EXERCISE OBJECTIVE. Please decide whether each statement below agrees with the passage titled "The Real Poop," answering yes or no and quoting the words from the passage that settle it. (a) The visitor need not worry about causing panic because the shuttlecraft is cloaked. (b) The visitor sees three furry creatures through the shop window. (c) The two-legged creatures seem to be the ones in charge.

DOCUMENT SEGMENT.
--*--
The Real Poop
Pretend you're a visitor from another galaxy, here on a reconnaissance mission. You're zipping around town on your shuttlecraft that looks like a futuristic metallic Hovercraft. Don't worry about causing panic in the streets, though, since you've activated your cloaking device. You're cruising past restaurants and retail stores when your eye (or one of your eyes) catches a glimpse of something worth investigating. Peering into a shop window, you're surprised to see five furry four-legged creatures standing on tables in a little room. Clearly, these elevated creatures occupy a high stature in this culture.
A two-legged creature stands at each table, fussing over the furry ones with several odd-looking implements. Fur flies off the table, joining the fur already scattered on the floor. A new two-legged creature scurries around, gathering the fur for some sort of cultural ritual. Although you haven't yet researched this culture in depth, it's clear that the four-legged creatures are in charge, with the two-legged ones catering to their every whim.
--*--
Spatial grounding data:
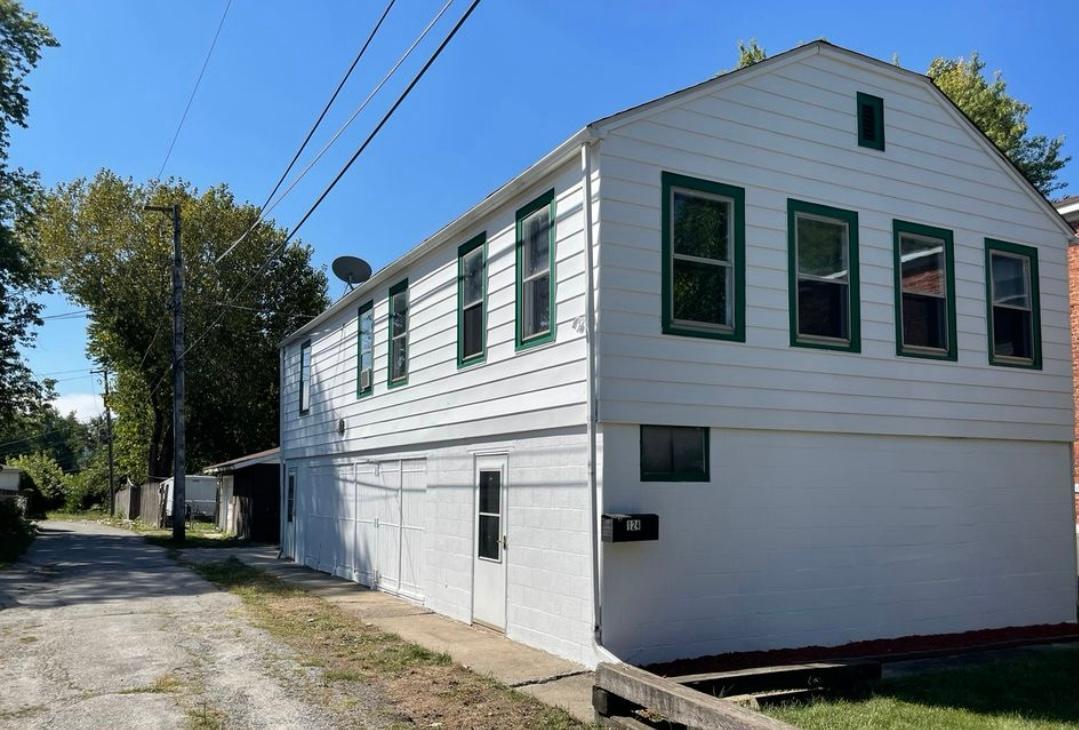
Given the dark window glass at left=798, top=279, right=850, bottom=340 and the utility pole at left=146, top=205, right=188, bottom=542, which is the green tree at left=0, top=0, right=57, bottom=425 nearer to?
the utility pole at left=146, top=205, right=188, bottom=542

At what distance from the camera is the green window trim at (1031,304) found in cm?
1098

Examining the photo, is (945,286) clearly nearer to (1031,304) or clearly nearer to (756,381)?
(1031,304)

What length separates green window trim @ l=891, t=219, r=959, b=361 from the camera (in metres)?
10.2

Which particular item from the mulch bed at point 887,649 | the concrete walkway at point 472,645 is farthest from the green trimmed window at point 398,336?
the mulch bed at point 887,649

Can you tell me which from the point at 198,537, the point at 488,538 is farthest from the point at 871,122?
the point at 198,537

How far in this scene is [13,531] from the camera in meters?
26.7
--*--
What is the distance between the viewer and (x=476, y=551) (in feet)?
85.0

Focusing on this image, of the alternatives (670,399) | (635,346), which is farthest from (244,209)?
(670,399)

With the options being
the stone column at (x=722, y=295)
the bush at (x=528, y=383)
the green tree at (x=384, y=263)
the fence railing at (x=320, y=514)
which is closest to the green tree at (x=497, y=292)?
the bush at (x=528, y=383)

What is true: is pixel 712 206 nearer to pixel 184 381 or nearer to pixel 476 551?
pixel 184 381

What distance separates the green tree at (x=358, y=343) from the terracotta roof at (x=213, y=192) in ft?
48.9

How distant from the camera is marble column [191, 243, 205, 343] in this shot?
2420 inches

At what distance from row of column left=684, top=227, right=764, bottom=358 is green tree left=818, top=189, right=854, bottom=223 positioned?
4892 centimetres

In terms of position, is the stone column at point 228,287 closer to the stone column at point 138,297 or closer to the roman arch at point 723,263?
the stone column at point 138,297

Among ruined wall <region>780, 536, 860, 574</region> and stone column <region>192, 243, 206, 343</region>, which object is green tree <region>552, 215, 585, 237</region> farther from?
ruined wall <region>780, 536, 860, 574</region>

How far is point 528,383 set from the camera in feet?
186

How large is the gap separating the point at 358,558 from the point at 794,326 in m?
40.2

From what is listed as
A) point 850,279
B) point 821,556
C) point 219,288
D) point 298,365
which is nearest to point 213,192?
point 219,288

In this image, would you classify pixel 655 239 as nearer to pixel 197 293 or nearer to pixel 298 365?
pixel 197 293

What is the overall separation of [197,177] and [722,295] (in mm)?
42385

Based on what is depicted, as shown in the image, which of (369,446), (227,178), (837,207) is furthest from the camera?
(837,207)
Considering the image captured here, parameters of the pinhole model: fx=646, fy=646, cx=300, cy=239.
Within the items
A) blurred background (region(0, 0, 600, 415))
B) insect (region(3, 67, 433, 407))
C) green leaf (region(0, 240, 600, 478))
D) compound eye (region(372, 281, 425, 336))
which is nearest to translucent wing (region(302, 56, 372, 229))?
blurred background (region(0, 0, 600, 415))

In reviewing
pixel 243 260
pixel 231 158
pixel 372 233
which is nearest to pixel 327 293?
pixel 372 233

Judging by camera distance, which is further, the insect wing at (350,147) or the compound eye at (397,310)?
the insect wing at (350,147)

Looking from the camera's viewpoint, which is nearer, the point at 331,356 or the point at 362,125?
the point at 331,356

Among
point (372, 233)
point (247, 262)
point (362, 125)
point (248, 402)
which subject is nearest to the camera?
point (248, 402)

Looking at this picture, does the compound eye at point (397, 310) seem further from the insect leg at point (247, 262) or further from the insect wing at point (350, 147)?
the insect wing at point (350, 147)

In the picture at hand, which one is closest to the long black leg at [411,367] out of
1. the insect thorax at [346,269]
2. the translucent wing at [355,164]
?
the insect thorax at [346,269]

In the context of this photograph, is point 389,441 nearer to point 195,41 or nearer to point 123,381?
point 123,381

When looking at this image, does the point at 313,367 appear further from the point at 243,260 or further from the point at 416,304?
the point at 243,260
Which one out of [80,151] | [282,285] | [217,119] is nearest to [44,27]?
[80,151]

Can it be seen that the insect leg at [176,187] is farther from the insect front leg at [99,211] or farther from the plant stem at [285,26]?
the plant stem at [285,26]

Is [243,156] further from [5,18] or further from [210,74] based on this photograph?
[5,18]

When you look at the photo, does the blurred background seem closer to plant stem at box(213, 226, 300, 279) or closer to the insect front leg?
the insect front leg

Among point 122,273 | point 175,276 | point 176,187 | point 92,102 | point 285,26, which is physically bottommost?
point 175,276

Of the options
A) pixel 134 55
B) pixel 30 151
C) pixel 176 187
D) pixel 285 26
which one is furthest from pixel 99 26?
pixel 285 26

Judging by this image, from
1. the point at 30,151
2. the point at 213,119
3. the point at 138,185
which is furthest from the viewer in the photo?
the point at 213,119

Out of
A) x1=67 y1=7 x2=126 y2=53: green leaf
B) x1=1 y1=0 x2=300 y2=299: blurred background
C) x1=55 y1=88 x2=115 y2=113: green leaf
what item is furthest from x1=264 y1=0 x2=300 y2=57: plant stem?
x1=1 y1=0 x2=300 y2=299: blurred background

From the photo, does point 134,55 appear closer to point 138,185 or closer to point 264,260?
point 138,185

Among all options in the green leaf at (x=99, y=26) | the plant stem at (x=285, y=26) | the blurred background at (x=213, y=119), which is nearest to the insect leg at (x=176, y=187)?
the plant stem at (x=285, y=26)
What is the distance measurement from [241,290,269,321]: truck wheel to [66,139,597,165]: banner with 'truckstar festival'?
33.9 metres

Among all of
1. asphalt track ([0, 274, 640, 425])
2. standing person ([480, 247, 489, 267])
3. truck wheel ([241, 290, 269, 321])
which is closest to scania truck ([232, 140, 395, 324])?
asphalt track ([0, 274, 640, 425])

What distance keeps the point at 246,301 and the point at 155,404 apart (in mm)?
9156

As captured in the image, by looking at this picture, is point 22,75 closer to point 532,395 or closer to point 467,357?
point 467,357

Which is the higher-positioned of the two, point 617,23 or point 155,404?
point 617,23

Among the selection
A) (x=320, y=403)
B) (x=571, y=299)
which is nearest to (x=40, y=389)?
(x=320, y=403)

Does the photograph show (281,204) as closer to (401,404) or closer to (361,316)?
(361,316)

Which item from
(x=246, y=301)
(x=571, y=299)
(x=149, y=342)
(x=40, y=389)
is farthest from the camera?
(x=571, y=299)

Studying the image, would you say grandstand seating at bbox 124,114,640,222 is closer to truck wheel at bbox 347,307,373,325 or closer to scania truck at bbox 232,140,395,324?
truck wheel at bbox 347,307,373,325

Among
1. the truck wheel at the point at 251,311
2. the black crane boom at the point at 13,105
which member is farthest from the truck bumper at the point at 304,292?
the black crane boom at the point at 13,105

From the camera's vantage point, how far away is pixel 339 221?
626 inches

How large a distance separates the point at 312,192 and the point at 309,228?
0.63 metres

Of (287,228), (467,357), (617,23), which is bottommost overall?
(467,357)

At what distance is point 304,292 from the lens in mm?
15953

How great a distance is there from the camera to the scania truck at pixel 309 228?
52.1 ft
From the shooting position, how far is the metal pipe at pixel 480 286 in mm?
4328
--*--
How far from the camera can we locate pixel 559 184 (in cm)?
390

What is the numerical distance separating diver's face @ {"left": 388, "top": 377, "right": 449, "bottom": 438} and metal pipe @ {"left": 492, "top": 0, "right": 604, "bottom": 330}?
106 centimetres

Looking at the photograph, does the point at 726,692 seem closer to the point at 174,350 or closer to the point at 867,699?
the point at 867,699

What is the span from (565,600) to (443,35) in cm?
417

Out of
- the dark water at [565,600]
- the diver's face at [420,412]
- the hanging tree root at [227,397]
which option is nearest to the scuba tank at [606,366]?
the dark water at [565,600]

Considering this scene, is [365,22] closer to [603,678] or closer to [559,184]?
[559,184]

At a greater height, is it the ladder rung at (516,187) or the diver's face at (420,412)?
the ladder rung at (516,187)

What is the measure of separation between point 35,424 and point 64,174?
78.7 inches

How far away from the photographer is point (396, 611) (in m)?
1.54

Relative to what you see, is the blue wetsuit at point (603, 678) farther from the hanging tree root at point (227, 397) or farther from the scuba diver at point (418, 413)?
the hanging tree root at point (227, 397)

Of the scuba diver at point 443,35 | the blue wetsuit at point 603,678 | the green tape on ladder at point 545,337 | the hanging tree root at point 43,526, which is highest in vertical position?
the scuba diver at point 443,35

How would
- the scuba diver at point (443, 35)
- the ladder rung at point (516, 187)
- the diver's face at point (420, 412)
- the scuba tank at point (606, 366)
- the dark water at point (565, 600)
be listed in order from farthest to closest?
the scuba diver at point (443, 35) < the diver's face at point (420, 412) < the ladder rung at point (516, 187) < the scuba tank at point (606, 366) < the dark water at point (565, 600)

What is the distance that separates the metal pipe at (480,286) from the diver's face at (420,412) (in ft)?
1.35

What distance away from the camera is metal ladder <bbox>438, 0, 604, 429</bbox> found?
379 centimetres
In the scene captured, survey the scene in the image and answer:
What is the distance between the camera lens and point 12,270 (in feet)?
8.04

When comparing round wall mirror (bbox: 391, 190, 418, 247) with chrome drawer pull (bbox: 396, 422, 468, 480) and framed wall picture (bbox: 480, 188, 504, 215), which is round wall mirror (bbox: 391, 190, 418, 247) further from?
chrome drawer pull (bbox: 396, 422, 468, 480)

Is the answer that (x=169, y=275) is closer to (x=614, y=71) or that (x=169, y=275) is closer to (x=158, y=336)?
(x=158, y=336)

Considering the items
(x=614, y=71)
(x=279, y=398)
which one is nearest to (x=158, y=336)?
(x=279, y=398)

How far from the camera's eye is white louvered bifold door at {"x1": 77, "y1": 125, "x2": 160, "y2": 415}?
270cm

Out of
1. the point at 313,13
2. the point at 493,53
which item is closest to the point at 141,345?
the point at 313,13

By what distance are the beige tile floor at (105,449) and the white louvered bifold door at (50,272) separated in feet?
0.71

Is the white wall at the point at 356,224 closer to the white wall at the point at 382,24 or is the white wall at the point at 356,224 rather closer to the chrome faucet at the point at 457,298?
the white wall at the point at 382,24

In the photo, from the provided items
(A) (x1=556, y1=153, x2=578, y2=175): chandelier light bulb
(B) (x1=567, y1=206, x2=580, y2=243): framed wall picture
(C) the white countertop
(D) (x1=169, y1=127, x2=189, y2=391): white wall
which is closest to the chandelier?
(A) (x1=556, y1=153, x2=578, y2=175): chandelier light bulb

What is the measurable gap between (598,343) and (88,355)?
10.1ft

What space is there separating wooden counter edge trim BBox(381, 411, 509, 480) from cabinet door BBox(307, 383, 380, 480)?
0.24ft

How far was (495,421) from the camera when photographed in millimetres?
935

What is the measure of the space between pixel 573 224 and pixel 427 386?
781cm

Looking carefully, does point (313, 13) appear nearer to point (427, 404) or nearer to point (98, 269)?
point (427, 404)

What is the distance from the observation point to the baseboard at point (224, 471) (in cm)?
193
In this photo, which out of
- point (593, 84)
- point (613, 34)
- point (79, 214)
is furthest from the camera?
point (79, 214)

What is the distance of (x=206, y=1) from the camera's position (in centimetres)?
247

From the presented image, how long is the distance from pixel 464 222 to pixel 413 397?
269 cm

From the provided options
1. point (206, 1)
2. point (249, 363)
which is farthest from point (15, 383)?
--*--
WRITTEN RESPONSE.
(a) Yes: "Don't worry about causing panic in the streets, though, since you've activated your cloaking device."
(b) No: "you're surprised to see five furry four-legged creatures standing on tables in a little room."
(c) No: "it's clear that the four-legged creatures are in charge, with the two-legged ones catering to their every whim."